TWO PLAYER ZERO SUM FUZZY GAMES FOR PLAYERS WITH DIFFERENT RISK LEVELS
Abstract
Two-player zero sum games, or in short matrix games, are useful models in game theory that models total conflict between the players. Since it is unrealistic for players to know exact payoff values in advance, in recent years fuzzy logic is implemented into matrix games to model payoff matrices. Various solution methods have been proposed in literature for matrix games with fuzzy payoffs, in which the solutions of the game are mostly presented as mixed strategies that make the game optimal and their respective α-cut values. Players’ different risk levels have not been considered in these methods. However, in real life players’ risk levels may differ since importance of the game can change for each player. Therefore main purpose of this thesis is to provide a solution method for two-player zero sum games with fuzzy payoffs, that considers each player’s different risk levels. In the method, α - cut concept is used in order to model risk levels for players. Mixed strategies that give the optimal game value are found by solving the game for specific α values.
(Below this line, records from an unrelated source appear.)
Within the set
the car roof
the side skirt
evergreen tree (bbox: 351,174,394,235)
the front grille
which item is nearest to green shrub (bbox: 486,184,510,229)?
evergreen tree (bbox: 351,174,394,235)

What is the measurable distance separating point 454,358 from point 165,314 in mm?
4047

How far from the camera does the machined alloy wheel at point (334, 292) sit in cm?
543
The proposed model is implemented to a real world problem to show its applicability and use. In the problem important marketing activities are aimed to be determined for two types of online shopping sites in Turkey, to maximize their return. The problem is modeled as two-player zero (constant) sum game by considering shopping sites as players and their pre-determined store attributes as game strategies. Expert opinions are used to determine payoff values and the fuzzy payoff matrix is created by converting linguistic expert data into triangular fuzzy numbers. Different risk levels are utilized in the problem since the importance of the game tend to be different for each e-store due to competitive environment. The solution of the game is found by the proposed model. Important marketing attributes for these two online store types are presented and discussed in terms of Turkish customers’ online shopping behavior and strategy definitions. The proposed model is found superior to the models proposed in the previous literature on matrix games with fuzzy payoffs, in terms of performance and computational easiness when players’ different risk levels are taken into account in the game.
This application provides a novel approach to related literature for determining important marketing activities for online stores. Also, results will be important for Turkish practitioners since there are limited studies on determining important store attributes for Turkish customers.